Duke Energy Corp. (DUK). Duke, headquartered in Charlotte, North Carolina, is the largest utility company on our list with a market cap of $48.9 billion. Duke is the largest electric power holding company in the U.S., with operations in many states, Canada and Latin America. Duke Energy has an attractive 4.6 percent dividend yield and appears well-valued with a forward P/E ratio of 15.3 and a price-to-book ratio of just 1.23. The stock also has extremely low volatility with a beta of 0.46.

ConAgra Foods (CAG). ConAgra is a maker of packaged foods under a number of well-known brands, including Hunt's, Healthy Choice, Bertolli and Orville Redenbacher's. At the end of December, ConAgra released quarterly results that exceeded analysts' expectations for earnings, but missed on revenue. The stock price has moved in a narrow band over the past four months and reacted little to these results. The company is committed to a strong dividend policy and has a dividend yield of 2.5 percent.

CenturyLink (CTL). Headquartered in Monroe, Louisiana, CenturyLink operates as a local exchange carrier, an ISP and also provides long distance services. CTL stock has a very strong dividend yield of 9 percent and a reasonable forward P/E of just 9.6. The company's stock price has been hurt in the last 12 months by decreasing landline phone revenues and increasing competition from cable companies. However, demand for broadband data services remains high, giving the company opportunity to grow.

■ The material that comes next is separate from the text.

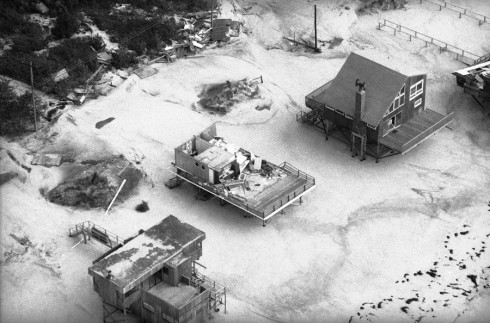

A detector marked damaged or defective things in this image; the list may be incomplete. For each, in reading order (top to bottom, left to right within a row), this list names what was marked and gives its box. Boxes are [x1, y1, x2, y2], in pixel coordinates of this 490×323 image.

damaged house [298, 52, 456, 162]
damaged house [169, 123, 314, 227]
damaged house [88, 215, 226, 323]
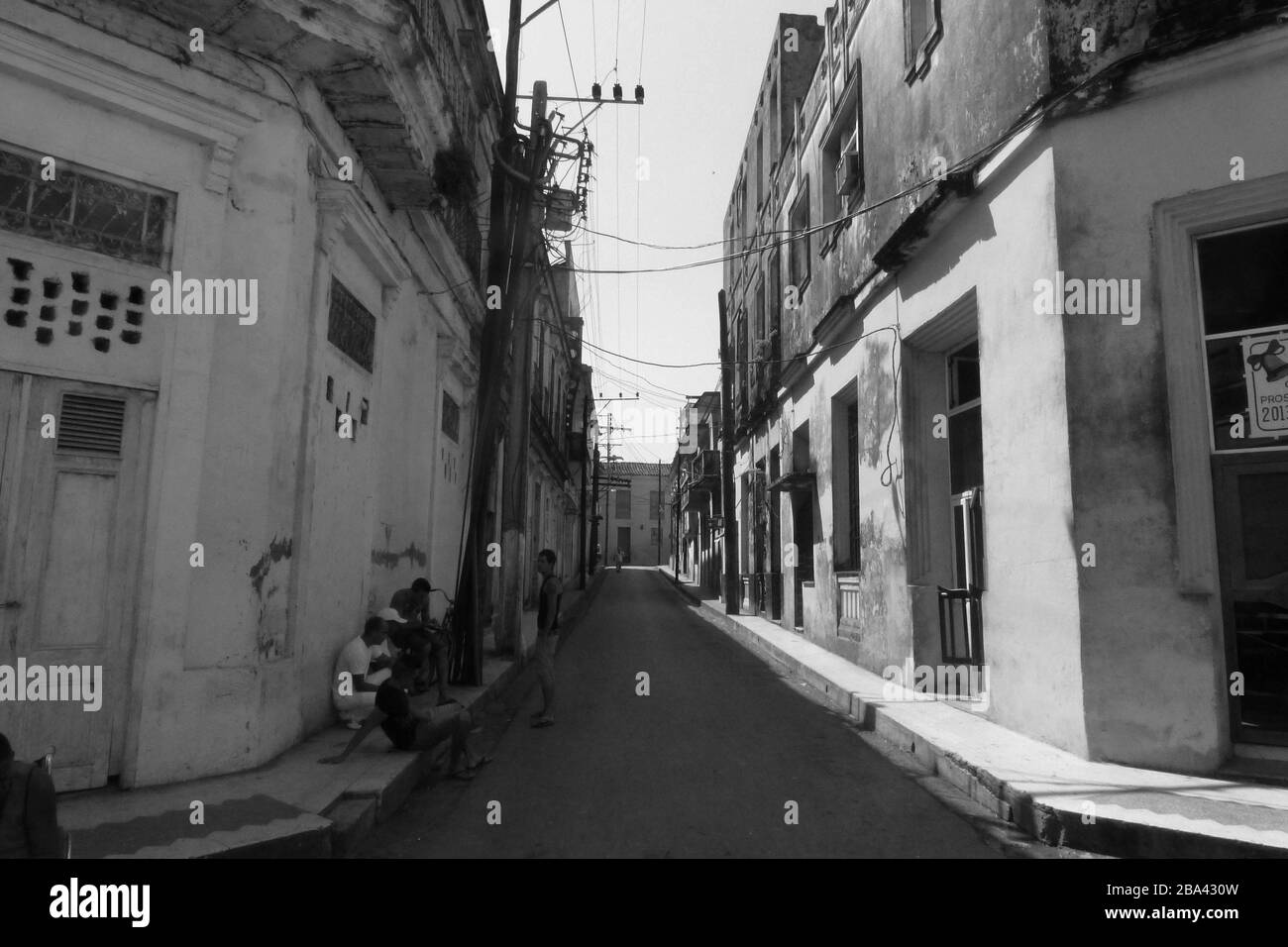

Southern Co. (SO). Southern Company is an electric utility holding company based in Atlanta. The company is one of the largest producers of electricity in the U.S. and has attractive fundamentals. With beta of just 0.21, this stock should resist significant market downdrafts. The 4.6 percent dividend yield makes this stock attractive to patient investors who wish to remain in the market, but be prepared for any stock market correction.

The investment ideas presented here are for information only. They do not constitute advice or a recommendation by Recognia Inc. in respect of the investment in financial instruments. Investors should conduct further research before investing.